- _Task requirements_:
Carry on the news article below about President Biden's trip to Saudi Arabia, starting after its last sentence.

President Joe Biden will discuss energy supply, human rights, and security cooperation in Saudi Arabia on Friday on a trip designed to restart the US relationship with a country he once pledged to make a "pariah" on the world stage.
Biden will hold meetings with Saudi Arabia's King Salman bin Abdulaziz and Crown Prince Mohammed bin Salman, known as MbS, along with other government officials, a senior Biden administration official told reporters.
US intelligence concluded that MbS directly approved the 2018 murder of Washington Post columnist Jamal Khashoggi, while the crown prince denies having a role in the killing.
White House advisers have declined to say whether Biden will shake hands with the prince, the kingdom's de facto ruler. Biden will meet with a broader set of Arab leaders at a summit in the Red Sea port city of Jeddah on Saturday.
"The president's going to meet about a dozen leaders and he'll greet them as he usually does," the administration official said.

- _Dataset_:
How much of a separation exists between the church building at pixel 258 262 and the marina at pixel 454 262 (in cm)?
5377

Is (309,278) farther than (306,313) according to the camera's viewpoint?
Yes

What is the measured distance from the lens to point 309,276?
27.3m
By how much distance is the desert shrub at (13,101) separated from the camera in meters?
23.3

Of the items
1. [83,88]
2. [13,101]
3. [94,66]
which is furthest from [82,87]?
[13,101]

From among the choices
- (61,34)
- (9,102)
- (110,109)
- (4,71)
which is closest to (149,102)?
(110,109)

* * *

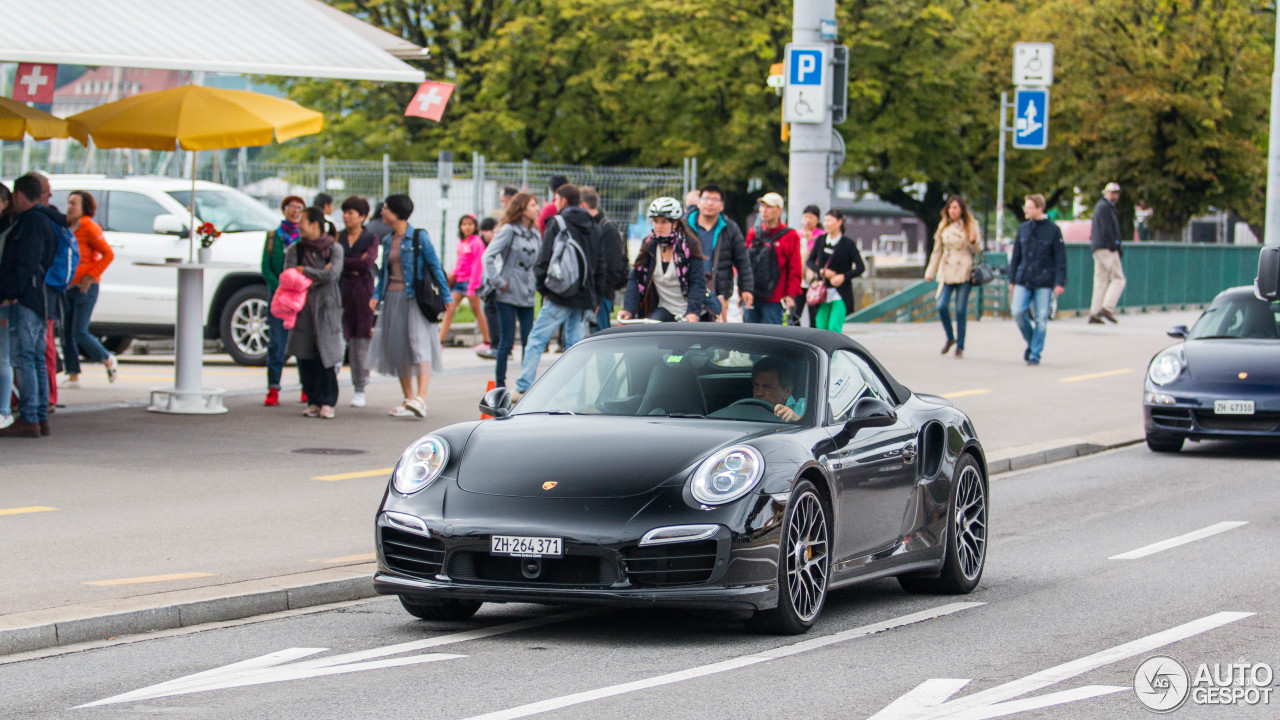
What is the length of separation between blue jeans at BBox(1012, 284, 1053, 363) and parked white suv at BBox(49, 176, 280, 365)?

- _Written response_:
At the start of Biden's trip to the Middle East, officials said he would avoid close contact, such as shaking hands, as a precaution against COVID-19. But the president ended up engaging in hand-shaking in Israel.
Biden said on Thursday his position on Khashoggi's murder was "absolutely" clear. Biden made his "pariah" comment less than two years ago after the journalist's killing and while campaigning for president.
Biden said that he would raise human rights in Saudi Arabia, but he did not say specifically if he would broach the Khashoggi murder with its leaders.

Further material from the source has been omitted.